Start PASSAGE TO READ

Q. “To characterize the Quit India Movement as ‘Spontaneous Revolution’ would be partial interpretation, so also would be to look up at it as the culmination of Gandhian Satyagraha movements.” Elucidate. [UPSC, 2015] 

Ans:

The Quit India Movement, also known as the August Movement, was a movement launched at the Bombay session of the All-India Congress Committee by Mahatma Gandhi on 8 August 1942, during World War II, demanding an end to British rule in India. ©selfstudyhistory.com

 The All India Congress Committee ratified Quit India resolution on 8th August, 1942 at Gowalia Tank in Bombay. It was unprecedented in the popular enthusiasm it generated. The Quit India Resolution was ratified and the meeting resolved to:

  • Demand an immediate end to British rule in India.
  • Declare commitment of free India to defend itself against all types of Fascism and imperialism.
  • Form a provisional Government of India after British withdrawal.
  • Sanction a civil disobedience movement against British rule.
  • Gandhi was named the leader of the struggle.

Quit India Movement characterised as a ‘Spontaneous Revolution’:

  • Gandhi delivered his famous “Do or Die” speech, arguing that this was the final battle and so the Indians must win independence or give up their lives for it.
  • The very next day, on 9th August, all the top eminent Congress leaders like Mahatma Gandhi, Vallabhbhai Patel, Jawaharlal Nehru and Abul Kalam Azad were arrested.
    • Arrest of top leadership was followed by unprecedented mass fury that goes by the name of “August Revolution” in nationalist legends.
    • The sudden attack by the Government produced an instantaneous reaction among the people. There were clashes with authority, strikes, public demonstrations and processions in various part of country.
    • People devised a variety of ways of expressing their anger. Huge crowds attacked police stations, post offices, courts, railway stations and other symbols of a government authority.
    • National flags were forcibly hoisted on public buildings in defiance of the police. Cities, towns and villages witnessed the people’s wrath.
    • Parallel governments were established at many places.
  • The unusual intensity of the movement surprised everyone.
    • Viceroy Linlithgow described it as “by far the most serious rebellion since 1857”.
  • It was violent and totally uncontrolled from the very beginning, as the entire upper echelon of the Congress leadership was behind bars even before it began.

End PASSAGE TO READ
Start SUPPLIED RECORDS

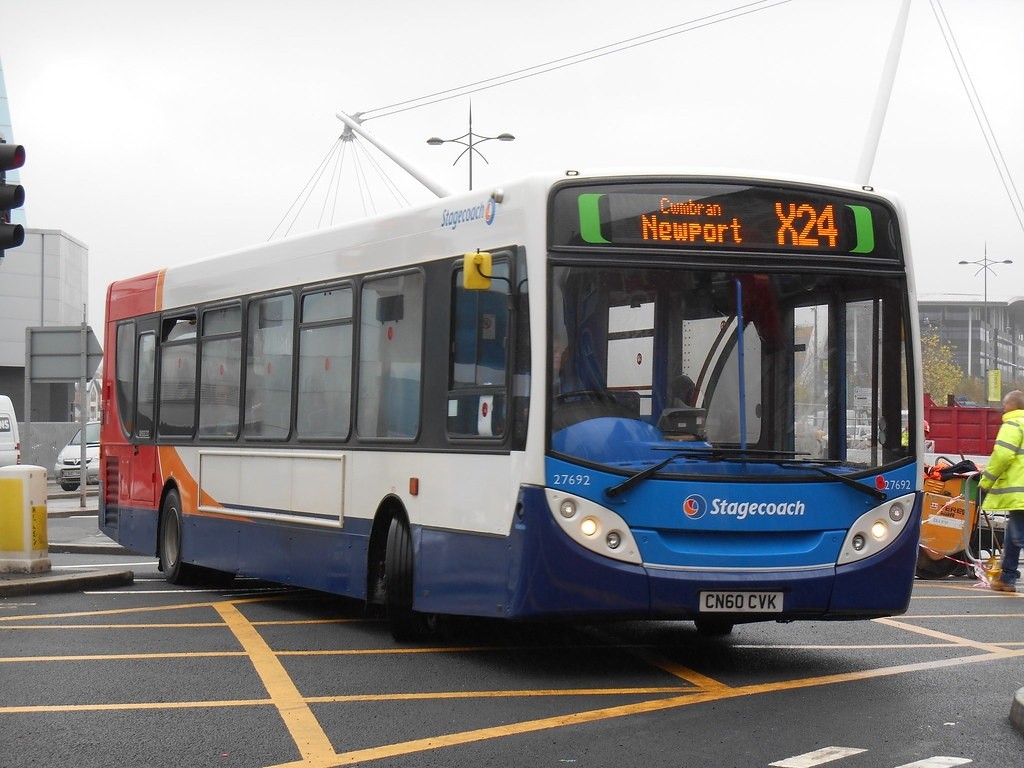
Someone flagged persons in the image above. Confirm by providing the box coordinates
[978,390,1024,593]
[900,421,930,446]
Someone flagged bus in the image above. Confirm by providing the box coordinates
[97,172,924,644]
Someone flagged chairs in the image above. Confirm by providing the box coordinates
[552,389,641,437]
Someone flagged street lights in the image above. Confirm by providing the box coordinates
[425,97,515,192]
[958,243,1013,405]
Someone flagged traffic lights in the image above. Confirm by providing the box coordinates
[0,137,25,257]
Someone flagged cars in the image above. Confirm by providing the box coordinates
[53,420,101,492]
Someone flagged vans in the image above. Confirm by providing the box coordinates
[0,394,22,467]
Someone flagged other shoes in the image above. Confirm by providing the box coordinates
[990,579,1016,592]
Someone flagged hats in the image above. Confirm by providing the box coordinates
[924,420,930,432]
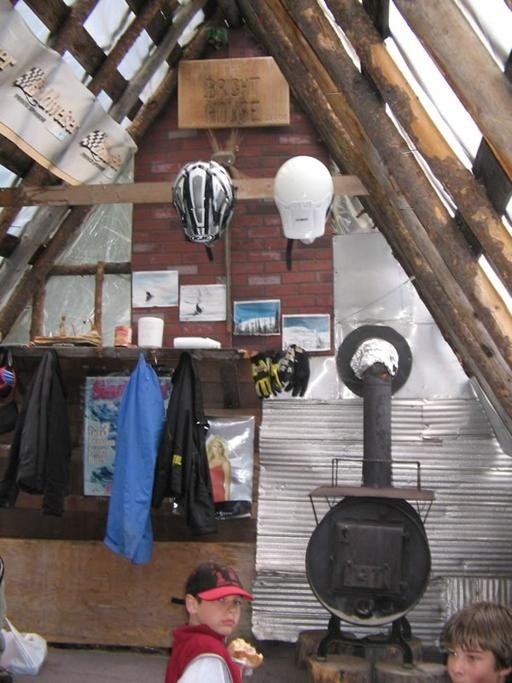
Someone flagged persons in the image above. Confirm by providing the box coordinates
[165,562,255,683]
[440,601,512,683]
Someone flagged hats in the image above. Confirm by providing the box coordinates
[184,560,255,604]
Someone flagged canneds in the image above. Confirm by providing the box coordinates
[114,326,130,348]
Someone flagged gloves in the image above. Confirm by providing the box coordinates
[248,342,311,399]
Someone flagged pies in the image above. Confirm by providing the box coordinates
[226,637,263,670]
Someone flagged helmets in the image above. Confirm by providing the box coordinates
[168,156,238,246]
[271,152,335,240]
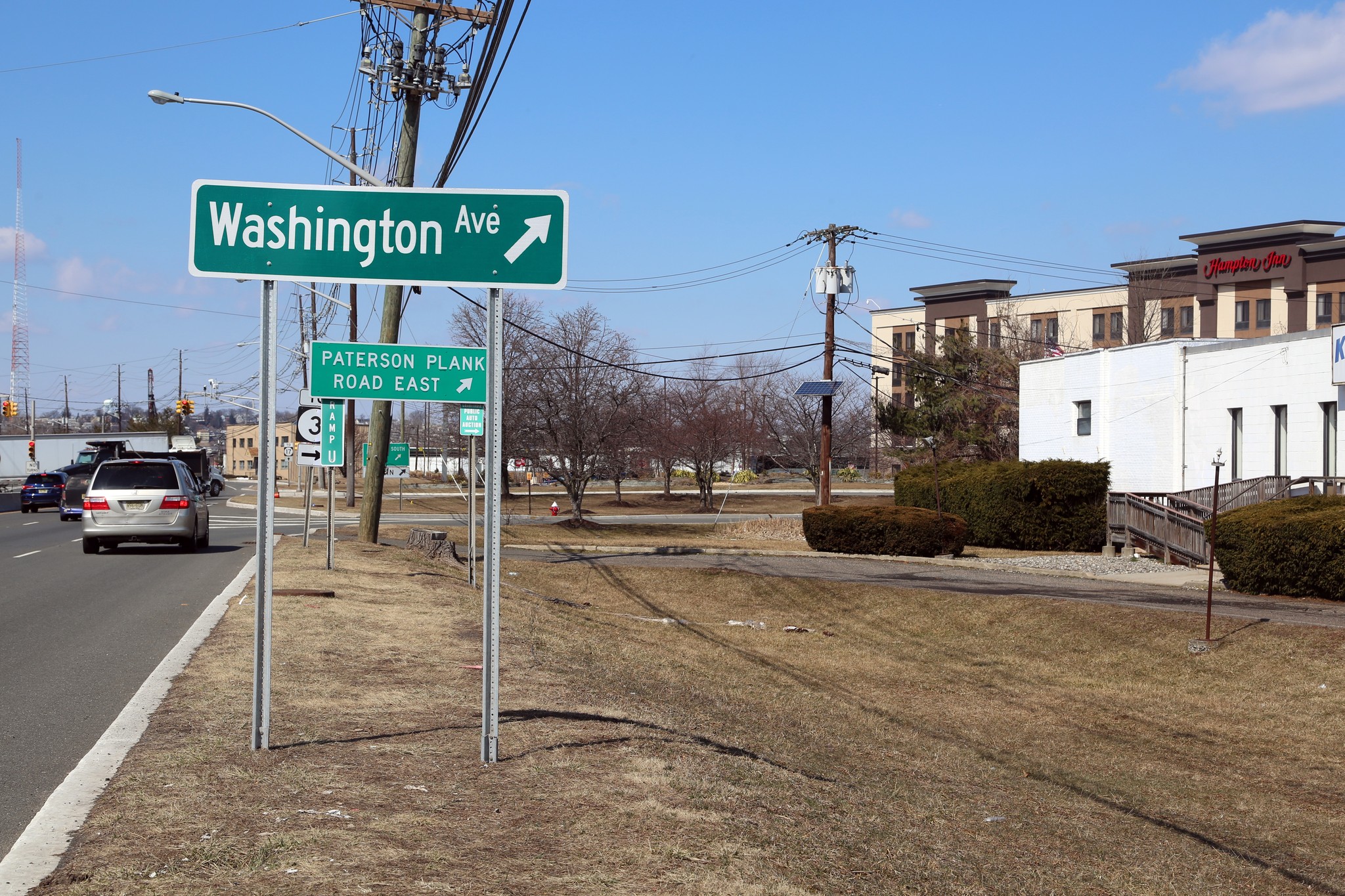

End SUPPLIED RECORDS

REQUIRED WORK >> Name every Congress leader that the passage on the Quit India Movement lists as arrested on 9th August.

RESPONSE TO THE TASK >> Mahatma Gandhi, Vallabhbhai Patel, Jawaharlal Nehru and Abul Kalam Azad.